I learned some interesting stuff.  For instance that the word clue comes from the late Middle English variant of clew. The original sense was ‘a ball of thread’; hence one used to guide a person out of a labyrinth (literally or figuratively). This meaning dates from the early 17th century.

‘Do you feel an uncomfortable heat at the pit of your stomach, sir?  and a nasty thumping at the top of your head? Ah!  not yet?  It will lay hold of you… I call it the detective-fever.’  -from The Moonstone (1868) by Wilkie Collins.

The first fictional sleuth, Auguste Dupin, appeared in Edgar Allan Poe’s ‘The Murders in the rue Morgue‘ in 1841.  But Inspector Jonathan Whicher was real.  In fact, he was one of the original eight detectives of the first detective squad of the London Metropolitan Police.

Along the way in the telling of the murder, we learn about the lives of the various members of the household, the police force, judges, lawyers, and all kinds of interesting minutiae which made for some fascinating reading. The book is thoroughly and meticulously researched, the Notes containing the sources taking up almost a third of the book itself.

If you are a fan of police procedurals fiction, and detective fiction, you might like this book for the meta look it gives the genre.

(And no, in this case, the butler did not do it.)


SUNSTORM by Arthur C. Clarke and Stephen Baxter

We continue on with the saga of the Firstborn, whatever/whoever they are, in the second of A Time Odyssey trilogy.  If you want to refresh your fading memory of what the first volume was all about, (Time’s Eye), you can check it out here.   In Time’s Eye, we find the world stitched together like a patchwork quilt, dimensions, historical periods all butt up against each other.  Who did it?  Had to be …. drum roll …. intelligent design of some kind.

In Sunstorm, we meet the female protagonist from Time’s Eye.  Remember, she had been flying a mission over Afghanistan and ended up in ancient Babylon and really wanted to go home, so whined to the Eye that couldn’t she please please just go home, so ta-dah, <poof> she finds herself home.

But all is not well, She maybe might should have stayed in Babylon, because the Earth is headed for an apocalyptic event.  Something is going on with the sun, and scientists working on the moon have been following the sunspot activity and wouldn’t you just know it….. there is going to be one doozer of a flare in 2064, four years from now, and will totally fry the earth, the moon, even Mars, and a bunch of other unsuspecting planets.  So what to do, what to do?

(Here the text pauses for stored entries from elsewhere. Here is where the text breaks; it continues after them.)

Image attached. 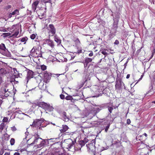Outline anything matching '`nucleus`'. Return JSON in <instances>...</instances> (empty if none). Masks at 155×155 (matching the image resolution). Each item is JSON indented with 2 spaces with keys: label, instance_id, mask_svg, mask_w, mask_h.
<instances>
[{
  "label": "nucleus",
  "instance_id": "6e6d98bb",
  "mask_svg": "<svg viewBox=\"0 0 155 155\" xmlns=\"http://www.w3.org/2000/svg\"><path fill=\"white\" fill-rule=\"evenodd\" d=\"M10 152H6L5 153V155H10Z\"/></svg>",
  "mask_w": 155,
  "mask_h": 155
},
{
  "label": "nucleus",
  "instance_id": "49530a36",
  "mask_svg": "<svg viewBox=\"0 0 155 155\" xmlns=\"http://www.w3.org/2000/svg\"><path fill=\"white\" fill-rule=\"evenodd\" d=\"M131 121L129 119H128L127 120V124H130Z\"/></svg>",
  "mask_w": 155,
  "mask_h": 155
},
{
  "label": "nucleus",
  "instance_id": "de8ad7c7",
  "mask_svg": "<svg viewBox=\"0 0 155 155\" xmlns=\"http://www.w3.org/2000/svg\"><path fill=\"white\" fill-rule=\"evenodd\" d=\"M36 120L33 121V123L32 124L33 127L35 126L36 125H37V124H36Z\"/></svg>",
  "mask_w": 155,
  "mask_h": 155
},
{
  "label": "nucleus",
  "instance_id": "f03ea898",
  "mask_svg": "<svg viewBox=\"0 0 155 155\" xmlns=\"http://www.w3.org/2000/svg\"><path fill=\"white\" fill-rule=\"evenodd\" d=\"M8 87V85H6L5 87L6 88H3V89H2V92L3 93V92H4L3 94L4 95H2V96H3V97H11L12 96L10 95L11 93L8 91V89L7 88ZM0 96H2V95H0Z\"/></svg>",
  "mask_w": 155,
  "mask_h": 155
},
{
  "label": "nucleus",
  "instance_id": "6e6552de",
  "mask_svg": "<svg viewBox=\"0 0 155 155\" xmlns=\"http://www.w3.org/2000/svg\"><path fill=\"white\" fill-rule=\"evenodd\" d=\"M33 72L31 70H29L27 72V77L26 78V79L27 80V82L28 83V81L31 78L33 77Z\"/></svg>",
  "mask_w": 155,
  "mask_h": 155
},
{
  "label": "nucleus",
  "instance_id": "a211bd4d",
  "mask_svg": "<svg viewBox=\"0 0 155 155\" xmlns=\"http://www.w3.org/2000/svg\"><path fill=\"white\" fill-rule=\"evenodd\" d=\"M41 48V46H35L31 50V51H34L35 50H40Z\"/></svg>",
  "mask_w": 155,
  "mask_h": 155
},
{
  "label": "nucleus",
  "instance_id": "473e14b6",
  "mask_svg": "<svg viewBox=\"0 0 155 155\" xmlns=\"http://www.w3.org/2000/svg\"><path fill=\"white\" fill-rule=\"evenodd\" d=\"M106 50L107 49H106V50H104L102 52H101L102 54L104 55H107L108 53L106 51Z\"/></svg>",
  "mask_w": 155,
  "mask_h": 155
},
{
  "label": "nucleus",
  "instance_id": "052dcab7",
  "mask_svg": "<svg viewBox=\"0 0 155 155\" xmlns=\"http://www.w3.org/2000/svg\"><path fill=\"white\" fill-rule=\"evenodd\" d=\"M51 155H60V154H59L58 153H54V154L52 153L51 154Z\"/></svg>",
  "mask_w": 155,
  "mask_h": 155
},
{
  "label": "nucleus",
  "instance_id": "09e8293b",
  "mask_svg": "<svg viewBox=\"0 0 155 155\" xmlns=\"http://www.w3.org/2000/svg\"><path fill=\"white\" fill-rule=\"evenodd\" d=\"M108 109L109 112L111 113V112L112 110L113 109V108L111 107H109Z\"/></svg>",
  "mask_w": 155,
  "mask_h": 155
},
{
  "label": "nucleus",
  "instance_id": "4468645a",
  "mask_svg": "<svg viewBox=\"0 0 155 155\" xmlns=\"http://www.w3.org/2000/svg\"><path fill=\"white\" fill-rule=\"evenodd\" d=\"M99 90H98L97 91H96V94H97V97L96 96H92V97H98L99 96H102V95L104 94L103 92V91L101 90V91H100Z\"/></svg>",
  "mask_w": 155,
  "mask_h": 155
},
{
  "label": "nucleus",
  "instance_id": "412c9836",
  "mask_svg": "<svg viewBox=\"0 0 155 155\" xmlns=\"http://www.w3.org/2000/svg\"><path fill=\"white\" fill-rule=\"evenodd\" d=\"M46 142L44 140H41V141L40 142V143L39 144V147H41L45 145L46 144Z\"/></svg>",
  "mask_w": 155,
  "mask_h": 155
},
{
  "label": "nucleus",
  "instance_id": "f257e3e1",
  "mask_svg": "<svg viewBox=\"0 0 155 155\" xmlns=\"http://www.w3.org/2000/svg\"><path fill=\"white\" fill-rule=\"evenodd\" d=\"M48 31L49 36H53L56 32V30L54 25L52 24H50L48 25V27H47Z\"/></svg>",
  "mask_w": 155,
  "mask_h": 155
},
{
  "label": "nucleus",
  "instance_id": "69168bd1",
  "mask_svg": "<svg viewBox=\"0 0 155 155\" xmlns=\"http://www.w3.org/2000/svg\"><path fill=\"white\" fill-rule=\"evenodd\" d=\"M48 52H49L50 53V54H51L52 53V51H49Z\"/></svg>",
  "mask_w": 155,
  "mask_h": 155
},
{
  "label": "nucleus",
  "instance_id": "0eeeda50",
  "mask_svg": "<svg viewBox=\"0 0 155 155\" xmlns=\"http://www.w3.org/2000/svg\"><path fill=\"white\" fill-rule=\"evenodd\" d=\"M35 137L36 138V139L34 140V141L31 144H36L37 145H39V144L40 143V141H41L42 140V139L41 138H40L39 137V136L37 134H36L35 136Z\"/></svg>",
  "mask_w": 155,
  "mask_h": 155
},
{
  "label": "nucleus",
  "instance_id": "393cba45",
  "mask_svg": "<svg viewBox=\"0 0 155 155\" xmlns=\"http://www.w3.org/2000/svg\"><path fill=\"white\" fill-rule=\"evenodd\" d=\"M41 69L43 71H45L47 69V67L44 64H42L40 66Z\"/></svg>",
  "mask_w": 155,
  "mask_h": 155
},
{
  "label": "nucleus",
  "instance_id": "a19ab883",
  "mask_svg": "<svg viewBox=\"0 0 155 155\" xmlns=\"http://www.w3.org/2000/svg\"><path fill=\"white\" fill-rule=\"evenodd\" d=\"M119 41L117 40H116L114 43V44L116 45H118L119 44Z\"/></svg>",
  "mask_w": 155,
  "mask_h": 155
},
{
  "label": "nucleus",
  "instance_id": "e2e57ef3",
  "mask_svg": "<svg viewBox=\"0 0 155 155\" xmlns=\"http://www.w3.org/2000/svg\"><path fill=\"white\" fill-rule=\"evenodd\" d=\"M12 14H11V13H10L9 15V18H11L12 17Z\"/></svg>",
  "mask_w": 155,
  "mask_h": 155
},
{
  "label": "nucleus",
  "instance_id": "5fc2aeb1",
  "mask_svg": "<svg viewBox=\"0 0 155 155\" xmlns=\"http://www.w3.org/2000/svg\"><path fill=\"white\" fill-rule=\"evenodd\" d=\"M11 5H8L7 7V9H9V8H11Z\"/></svg>",
  "mask_w": 155,
  "mask_h": 155
},
{
  "label": "nucleus",
  "instance_id": "603ef678",
  "mask_svg": "<svg viewBox=\"0 0 155 155\" xmlns=\"http://www.w3.org/2000/svg\"><path fill=\"white\" fill-rule=\"evenodd\" d=\"M14 155H20V154L18 152H15L14 153Z\"/></svg>",
  "mask_w": 155,
  "mask_h": 155
},
{
  "label": "nucleus",
  "instance_id": "f8f14e48",
  "mask_svg": "<svg viewBox=\"0 0 155 155\" xmlns=\"http://www.w3.org/2000/svg\"><path fill=\"white\" fill-rule=\"evenodd\" d=\"M0 49L5 51H8L7 49L6 48L5 45L3 43L0 44Z\"/></svg>",
  "mask_w": 155,
  "mask_h": 155
},
{
  "label": "nucleus",
  "instance_id": "3c124183",
  "mask_svg": "<svg viewBox=\"0 0 155 155\" xmlns=\"http://www.w3.org/2000/svg\"><path fill=\"white\" fill-rule=\"evenodd\" d=\"M152 42H153V44L155 45V37H154Z\"/></svg>",
  "mask_w": 155,
  "mask_h": 155
},
{
  "label": "nucleus",
  "instance_id": "37998d69",
  "mask_svg": "<svg viewBox=\"0 0 155 155\" xmlns=\"http://www.w3.org/2000/svg\"><path fill=\"white\" fill-rule=\"evenodd\" d=\"M11 130L13 131H14L16 130V128L15 126H13V127H11Z\"/></svg>",
  "mask_w": 155,
  "mask_h": 155
},
{
  "label": "nucleus",
  "instance_id": "b1692460",
  "mask_svg": "<svg viewBox=\"0 0 155 155\" xmlns=\"http://www.w3.org/2000/svg\"><path fill=\"white\" fill-rule=\"evenodd\" d=\"M6 70L4 68H1L0 69V74H3L6 73Z\"/></svg>",
  "mask_w": 155,
  "mask_h": 155
},
{
  "label": "nucleus",
  "instance_id": "5701e85b",
  "mask_svg": "<svg viewBox=\"0 0 155 155\" xmlns=\"http://www.w3.org/2000/svg\"><path fill=\"white\" fill-rule=\"evenodd\" d=\"M30 38L32 40H34L35 38L37 39L38 36H37V34L35 35L34 34H33L31 35Z\"/></svg>",
  "mask_w": 155,
  "mask_h": 155
},
{
  "label": "nucleus",
  "instance_id": "423d86ee",
  "mask_svg": "<svg viewBox=\"0 0 155 155\" xmlns=\"http://www.w3.org/2000/svg\"><path fill=\"white\" fill-rule=\"evenodd\" d=\"M32 55L35 57H41L42 54L40 50H35L31 51Z\"/></svg>",
  "mask_w": 155,
  "mask_h": 155
},
{
  "label": "nucleus",
  "instance_id": "13d9d810",
  "mask_svg": "<svg viewBox=\"0 0 155 155\" xmlns=\"http://www.w3.org/2000/svg\"><path fill=\"white\" fill-rule=\"evenodd\" d=\"M154 54H152V55H151V56L150 57V58H149V59L150 60V59H151L153 57V55H154Z\"/></svg>",
  "mask_w": 155,
  "mask_h": 155
},
{
  "label": "nucleus",
  "instance_id": "a878e982",
  "mask_svg": "<svg viewBox=\"0 0 155 155\" xmlns=\"http://www.w3.org/2000/svg\"><path fill=\"white\" fill-rule=\"evenodd\" d=\"M153 94V92L152 91H148V92L145 94V96H151Z\"/></svg>",
  "mask_w": 155,
  "mask_h": 155
},
{
  "label": "nucleus",
  "instance_id": "7ed1b4c3",
  "mask_svg": "<svg viewBox=\"0 0 155 155\" xmlns=\"http://www.w3.org/2000/svg\"><path fill=\"white\" fill-rule=\"evenodd\" d=\"M65 141V145L68 149H70L74 144V142L71 139L66 140Z\"/></svg>",
  "mask_w": 155,
  "mask_h": 155
},
{
  "label": "nucleus",
  "instance_id": "bb28decb",
  "mask_svg": "<svg viewBox=\"0 0 155 155\" xmlns=\"http://www.w3.org/2000/svg\"><path fill=\"white\" fill-rule=\"evenodd\" d=\"M28 39V38L27 37L22 38L20 39V41L21 42H25Z\"/></svg>",
  "mask_w": 155,
  "mask_h": 155
},
{
  "label": "nucleus",
  "instance_id": "c9c22d12",
  "mask_svg": "<svg viewBox=\"0 0 155 155\" xmlns=\"http://www.w3.org/2000/svg\"><path fill=\"white\" fill-rule=\"evenodd\" d=\"M110 124H108L107 126H106L105 129V131L106 132H107L108 130V129L109 127Z\"/></svg>",
  "mask_w": 155,
  "mask_h": 155
},
{
  "label": "nucleus",
  "instance_id": "a18cd8bd",
  "mask_svg": "<svg viewBox=\"0 0 155 155\" xmlns=\"http://www.w3.org/2000/svg\"><path fill=\"white\" fill-rule=\"evenodd\" d=\"M35 41L37 42L36 44L37 45V46H41L40 44V41H39L35 40Z\"/></svg>",
  "mask_w": 155,
  "mask_h": 155
},
{
  "label": "nucleus",
  "instance_id": "6ab92c4d",
  "mask_svg": "<svg viewBox=\"0 0 155 155\" xmlns=\"http://www.w3.org/2000/svg\"><path fill=\"white\" fill-rule=\"evenodd\" d=\"M54 40L58 43V44H60L61 42V39L57 36H55Z\"/></svg>",
  "mask_w": 155,
  "mask_h": 155
},
{
  "label": "nucleus",
  "instance_id": "338daca9",
  "mask_svg": "<svg viewBox=\"0 0 155 155\" xmlns=\"http://www.w3.org/2000/svg\"><path fill=\"white\" fill-rule=\"evenodd\" d=\"M2 31L3 32H6V30L5 29H3Z\"/></svg>",
  "mask_w": 155,
  "mask_h": 155
},
{
  "label": "nucleus",
  "instance_id": "680f3d73",
  "mask_svg": "<svg viewBox=\"0 0 155 155\" xmlns=\"http://www.w3.org/2000/svg\"><path fill=\"white\" fill-rule=\"evenodd\" d=\"M130 74H128L127 75V76H126V78L127 79H128L130 77Z\"/></svg>",
  "mask_w": 155,
  "mask_h": 155
},
{
  "label": "nucleus",
  "instance_id": "72a5a7b5",
  "mask_svg": "<svg viewBox=\"0 0 155 155\" xmlns=\"http://www.w3.org/2000/svg\"><path fill=\"white\" fill-rule=\"evenodd\" d=\"M4 127V123H2L1 124L0 126V129L1 130H2L3 129Z\"/></svg>",
  "mask_w": 155,
  "mask_h": 155
},
{
  "label": "nucleus",
  "instance_id": "c85d7f7f",
  "mask_svg": "<svg viewBox=\"0 0 155 155\" xmlns=\"http://www.w3.org/2000/svg\"><path fill=\"white\" fill-rule=\"evenodd\" d=\"M11 35L10 33H5L3 34L2 35L4 37H5L8 36H9Z\"/></svg>",
  "mask_w": 155,
  "mask_h": 155
},
{
  "label": "nucleus",
  "instance_id": "9b49d317",
  "mask_svg": "<svg viewBox=\"0 0 155 155\" xmlns=\"http://www.w3.org/2000/svg\"><path fill=\"white\" fill-rule=\"evenodd\" d=\"M39 3V1H36L34 2L32 5V10L34 12H35L37 8V7Z\"/></svg>",
  "mask_w": 155,
  "mask_h": 155
},
{
  "label": "nucleus",
  "instance_id": "f704fd0d",
  "mask_svg": "<svg viewBox=\"0 0 155 155\" xmlns=\"http://www.w3.org/2000/svg\"><path fill=\"white\" fill-rule=\"evenodd\" d=\"M41 1L42 2L46 3L48 2H50L51 1V0H42Z\"/></svg>",
  "mask_w": 155,
  "mask_h": 155
},
{
  "label": "nucleus",
  "instance_id": "7c9ffc66",
  "mask_svg": "<svg viewBox=\"0 0 155 155\" xmlns=\"http://www.w3.org/2000/svg\"><path fill=\"white\" fill-rule=\"evenodd\" d=\"M62 114L63 115L64 118L65 120H66V119H67L68 120V119L67 118V117L66 116V113L65 112H63Z\"/></svg>",
  "mask_w": 155,
  "mask_h": 155
},
{
  "label": "nucleus",
  "instance_id": "cd10ccee",
  "mask_svg": "<svg viewBox=\"0 0 155 155\" xmlns=\"http://www.w3.org/2000/svg\"><path fill=\"white\" fill-rule=\"evenodd\" d=\"M11 14L12 15H14L16 14L18 15L19 14V10L17 9H15L14 11L12 12L11 13Z\"/></svg>",
  "mask_w": 155,
  "mask_h": 155
},
{
  "label": "nucleus",
  "instance_id": "ddd939ff",
  "mask_svg": "<svg viewBox=\"0 0 155 155\" xmlns=\"http://www.w3.org/2000/svg\"><path fill=\"white\" fill-rule=\"evenodd\" d=\"M63 128L60 130L61 133H63L67 131L68 129V126L66 125H62Z\"/></svg>",
  "mask_w": 155,
  "mask_h": 155
},
{
  "label": "nucleus",
  "instance_id": "1a4fd4ad",
  "mask_svg": "<svg viewBox=\"0 0 155 155\" xmlns=\"http://www.w3.org/2000/svg\"><path fill=\"white\" fill-rule=\"evenodd\" d=\"M41 104V107H42L49 108L50 110H52L53 109V108L52 106H51L49 104H48L46 103L43 102Z\"/></svg>",
  "mask_w": 155,
  "mask_h": 155
},
{
  "label": "nucleus",
  "instance_id": "4c0bfd02",
  "mask_svg": "<svg viewBox=\"0 0 155 155\" xmlns=\"http://www.w3.org/2000/svg\"><path fill=\"white\" fill-rule=\"evenodd\" d=\"M19 33V32L18 31H16L15 32L14 34L13 35V36H15V37L17 36L18 35Z\"/></svg>",
  "mask_w": 155,
  "mask_h": 155
},
{
  "label": "nucleus",
  "instance_id": "f3484780",
  "mask_svg": "<svg viewBox=\"0 0 155 155\" xmlns=\"http://www.w3.org/2000/svg\"><path fill=\"white\" fill-rule=\"evenodd\" d=\"M93 59V58H86V59L85 60V63L86 64V65L87 66L88 63L92 62Z\"/></svg>",
  "mask_w": 155,
  "mask_h": 155
},
{
  "label": "nucleus",
  "instance_id": "e433bc0d",
  "mask_svg": "<svg viewBox=\"0 0 155 155\" xmlns=\"http://www.w3.org/2000/svg\"><path fill=\"white\" fill-rule=\"evenodd\" d=\"M41 103H42V102H38L36 104L39 107H41Z\"/></svg>",
  "mask_w": 155,
  "mask_h": 155
},
{
  "label": "nucleus",
  "instance_id": "774afa93",
  "mask_svg": "<svg viewBox=\"0 0 155 155\" xmlns=\"http://www.w3.org/2000/svg\"><path fill=\"white\" fill-rule=\"evenodd\" d=\"M143 135H145V136H146V137H147V134L146 133H145L144 134H143L142 135V136H143Z\"/></svg>",
  "mask_w": 155,
  "mask_h": 155
},
{
  "label": "nucleus",
  "instance_id": "8fccbe9b",
  "mask_svg": "<svg viewBox=\"0 0 155 155\" xmlns=\"http://www.w3.org/2000/svg\"><path fill=\"white\" fill-rule=\"evenodd\" d=\"M77 53H82V49H80L78 51H77Z\"/></svg>",
  "mask_w": 155,
  "mask_h": 155
},
{
  "label": "nucleus",
  "instance_id": "bf43d9fd",
  "mask_svg": "<svg viewBox=\"0 0 155 155\" xmlns=\"http://www.w3.org/2000/svg\"><path fill=\"white\" fill-rule=\"evenodd\" d=\"M155 53V48L154 49L153 51H152V54H153Z\"/></svg>",
  "mask_w": 155,
  "mask_h": 155
},
{
  "label": "nucleus",
  "instance_id": "dca6fc26",
  "mask_svg": "<svg viewBox=\"0 0 155 155\" xmlns=\"http://www.w3.org/2000/svg\"><path fill=\"white\" fill-rule=\"evenodd\" d=\"M118 20H116L114 21L113 23V26L114 29L116 30L118 27Z\"/></svg>",
  "mask_w": 155,
  "mask_h": 155
},
{
  "label": "nucleus",
  "instance_id": "2eb2a0df",
  "mask_svg": "<svg viewBox=\"0 0 155 155\" xmlns=\"http://www.w3.org/2000/svg\"><path fill=\"white\" fill-rule=\"evenodd\" d=\"M36 124L37 125H41L42 123L44 121V119H36Z\"/></svg>",
  "mask_w": 155,
  "mask_h": 155
},
{
  "label": "nucleus",
  "instance_id": "0e129e2a",
  "mask_svg": "<svg viewBox=\"0 0 155 155\" xmlns=\"http://www.w3.org/2000/svg\"><path fill=\"white\" fill-rule=\"evenodd\" d=\"M55 75L57 76V77H58L61 74H54Z\"/></svg>",
  "mask_w": 155,
  "mask_h": 155
},
{
  "label": "nucleus",
  "instance_id": "ea45409f",
  "mask_svg": "<svg viewBox=\"0 0 155 155\" xmlns=\"http://www.w3.org/2000/svg\"><path fill=\"white\" fill-rule=\"evenodd\" d=\"M27 93H26V95L25 96L26 97L29 96L28 94L31 93V91H28L27 92Z\"/></svg>",
  "mask_w": 155,
  "mask_h": 155
},
{
  "label": "nucleus",
  "instance_id": "864d4df0",
  "mask_svg": "<svg viewBox=\"0 0 155 155\" xmlns=\"http://www.w3.org/2000/svg\"><path fill=\"white\" fill-rule=\"evenodd\" d=\"M2 82V78L0 76V85L1 84Z\"/></svg>",
  "mask_w": 155,
  "mask_h": 155
},
{
  "label": "nucleus",
  "instance_id": "c03bdc74",
  "mask_svg": "<svg viewBox=\"0 0 155 155\" xmlns=\"http://www.w3.org/2000/svg\"><path fill=\"white\" fill-rule=\"evenodd\" d=\"M91 52L88 55L90 57H92L93 55V53L92 51H90Z\"/></svg>",
  "mask_w": 155,
  "mask_h": 155
},
{
  "label": "nucleus",
  "instance_id": "39448f33",
  "mask_svg": "<svg viewBox=\"0 0 155 155\" xmlns=\"http://www.w3.org/2000/svg\"><path fill=\"white\" fill-rule=\"evenodd\" d=\"M52 74L48 73L47 71H45L44 72L43 76L45 80L47 81H48L51 79V76Z\"/></svg>",
  "mask_w": 155,
  "mask_h": 155
},
{
  "label": "nucleus",
  "instance_id": "2f4dec72",
  "mask_svg": "<svg viewBox=\"0 0 155 155\" xmlns=\"http://www.w3.org/2000/svg\"><path fill=\"white\" fill-rule=\"evenodd\" d=\"M15 142V139L14 138H11L10 140V142L11 145H13L14 144Z\"/></svg>",
  "mask_w": 155,
  "mask_h": 155
},
{
  "label": "nucleus",
  "instance_id": "9d476101",
  "mask_svg": "<svg viewBox=\"0 0 155 155\" xmlns=\"http://www.w3.org/2000/svg\"><path fill=\"white\" fill-rule=\"evenodd\" d=\"M46 43L50 46L52 48H54V45L53 41L49 39H47L45 41Z\"/></svg>",
  "mask_w": 155,
  "mask_h": 155
},
{
  "label": "nucleus",
  "instance_id": "58836bf2",
  "mask_svg": "<svg viewBox=\"0 0 155 155\" xmlns=\"http://www.w3.org/2000/svg\"><path fill=\"white\" fill-rule=\"evenodd\" d=\"M76 42L77 43V44H78V45L81 44L80 41L78 38H77L76 39Z\"/></svg>",
  "mask_w": 155,
  "mask_h": 155
},
{
  "label": "nucleus",
  "instance_id": "c756f323",
  "mask_svg": "<svg viewBox=\"0 0 155 155\" xmlns=\"http://www.w3.org/2000/svg\"><path fill=\"white\" fill-rule=\"evenodd\" d=\"M79 144L81 146V147H82L85 144V143L83 140H81L79 142Z\"/></svg>",
  "mask_w": 155,
  "mask_h": 155
},
{
  "label": "nucleus",
  "instance_id": "4be33fe9",
  "mask_svg": "<svg viewBox=\"0 0 155 155\" xmlns=\"http://www.w3.org/2000/svg\"><path fill=\"white\" fill-rule=\"evenodd\" d=\"M61 98L62 99H64L65 97H61ZM65 99L66 100H71L73 103L76 100V99H73V97H65Z\"/></svg>",
  "mask_w": 155,
  "mask_h": 155
},
{
  "label": "nucleus",
  "instance_id": "79ce46f5",
  "mask_svg": "<svg viewBox=\"0 0 155 155\" xmlns=\"http://www.w3.org/2000/svg\"><path fill=\"white\" fill-rule=\"evenodd\" d=\"M83 141L84 142L86 143H87L88 141V140L87 138H85L84 140H83Z\"/></svg>",
  "mask_w": 155,
  "mask_h": 155
},
{
  "label": "nucleus",
  "instance_id": "4d7b16f0",
  "mask_svg": "<svg viewBox=\"0 0 155 155\" xmlns=\"http://www.w3.org/2000/svg\"><path fill=\"white\" fill-rule=\"evenodd\" d=\"M3 150H2L0 152V155H2L3 153Z\"/></svg>",
  "mask_w": 155,
  "mask_h": 155
},
{
  "label": "nucleus",
  "instance_id": "aec40b11",
  "mask_svg": "<svg viewBox=\"0 0 155 155\" xmlns=\"http://www.w3.org/2000/svg\"><path fill=\"white\" fill-rule=\"evenodd\" d=\"M62 94L60 95V97H72L71 96L68 95L66 93L63 91Z\"/></svg>",
  "mask_w": 155,
  "mask_h": 155
},
{
  "label": "nucleus",
  "instance_id": "20e7f679",
  "mask_svg": "<svg viewBox=\"0 0 155 155\" xmlns=\"http://www.w3.org/2000/svg\"><path fill=\"white\" fill-rule=\"evenodd\" d=\"M122 83L124 84L121 79H117L115 85L116 89L120 90L121 87Z\"/></svg>",
  "mask_w": 155,
  "mask_h": 155
}]
</instances>
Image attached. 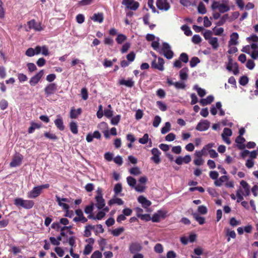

They come up with the idea of creating like an umbrella over the entire planet to shield it from the worst of the ravages.  Our gal from the previous book is here, along with a couple of new characters, and all in all, it was pretty good, right up until the end, when we have a look into the mind of the entity doing the damage, having sent a thingy into the core of the sun a millennia ago or so or something, in order to destroy Earth, and then we get the whole sanctimonious reason why.

Meh.  Does the Earth survive?  Spoiler alert –  <<<<<<<<—–>>>>>>>  Yeah, because otherwise how could we have volume three?  I even started volume three, and when it opened and we are again on that other dimension world, I said, stick  a fork in me, honey, because I am DONE.